Recommendations on the tool descriptions

The before/after for tool descriptions is visible in the same way. The descriptions are filled out more thoroughly, and they explicitly call out the possibility of parallel use with the other sub-agent — phrases like "Often used alongside news_agent" and "Often used alongside weather_agent".

A/B test for effect validation

To verify that the Recommendations output actually moves the needle, I ran an A/B test as well.

Control variant (C): bundle version with the human-authored prompt and tool descriptions
Treatment variant (T1): bundle version with the Recommendations output applied
Traffic split: 50/50 (sticky session-to-variant assignment by session ID)
Online Evaluator: Builtin.GoalSuccessRate
Traffic volume: 8 queries × 5 rounds = 40 sessions

To run the A/B test you need an HTTP Gateway and an Online evaluation config. The HTTP Gateway has to be added by hand to httpGateways in agentcore.json (no add subcommand seems to exist for it at the moment). The Online evaluation config is added with agentcore add online-eval.

"httpGateways": [
  {
    "name": "agentsAsToolsLabGateway",
    "runtimeRef": "agentsAsToolsLab"
  }
]

agentcore add online-eval

Then add the A/B test itself and register everything in one go with deploy.

agentcore add ab-test
agentcore deploy

Traffic generation is done by POSTing to the AgentCore Gateway URL with SigV4 auth. agentcore invoke hits the Runtime directly, so for the A/B test we have to go through the Gateway URL. Here's the script I used:

GATEWAY_URL = "https://agentsastoolslabgateway-XXXXX.gateway.bedrock-agentcore.us-west-2.amazonaws.com/agentsAsToolsLab/invocations"
credentials = Session().get_credentials()

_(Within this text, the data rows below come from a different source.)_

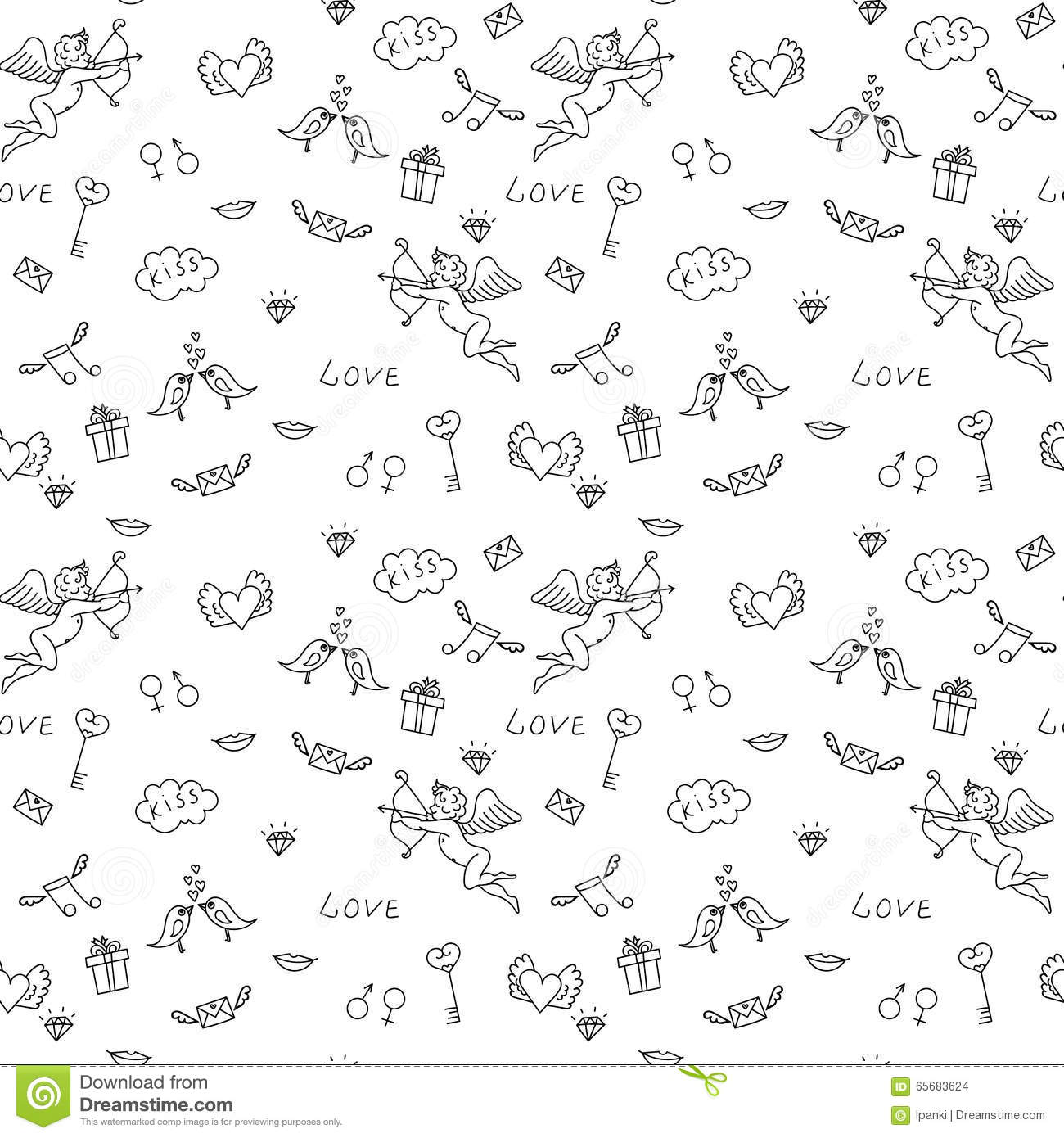 love seamless pattern for st valentine s day for adult coloring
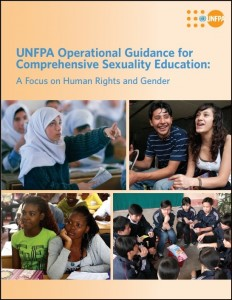 UNFPA Operational Guidance COVER
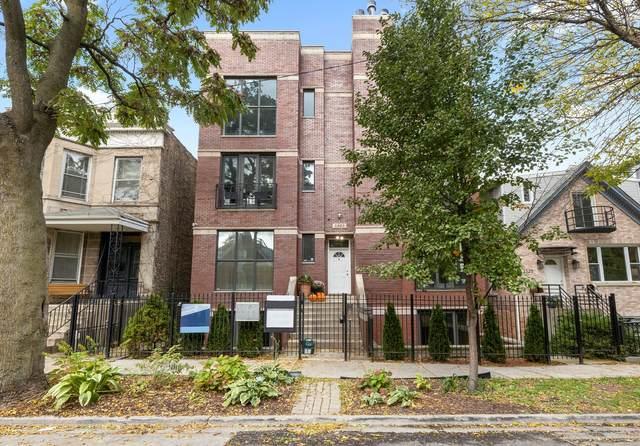 2322 W Belden Avenue 2W, Chicago, IL 60647 (MLS #11257019) :: Littlefield Group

def invoke_one(query: str):
    sid = str(uuid.uuid4())
    payload = json.dumps({"prompt": query}).encode()
    req = AWSRequest(method="POST", url=GATEWAY_URL, data=payload, headers={
        "Content-Type": "application/json",
        "X-Amzn-Bedrock-AgentCore-Runtime-Session-Id": sid,
    })
    SigV4Auth(credentials, "bedrock-agentcore", "us-west-2").add_auth(req)
    http_req = urllib.request.Request(GATEWAY_URL, data=payload, headers=dict(req.headers), method="POST")
    with urllib.request.urlopen(http_req, timeout=180) as resp:
        return sid, resp.status

The A/B test results are visible in the AWS Console under "Bedrock AgentCore > Optimizations > A/B Tests".

Here are the numbers:

Metric	Value	Meaning
Sessions routed to control	21	Number of sessions routed to the control variant
Sessions routed to variant	19	Number of sessions routed to the treatment variant
Control average (Goal Success Rate)	0.48	Mean Goal Success Rate of the control variant
Variant average	0.53	Mean Goal Success Rate of the treatment variant
Variant improvement	Not significant: +10.5% (p=0.95)	Treatment shows a +10.5% improvement over control, but not statistically significant (p>0.05)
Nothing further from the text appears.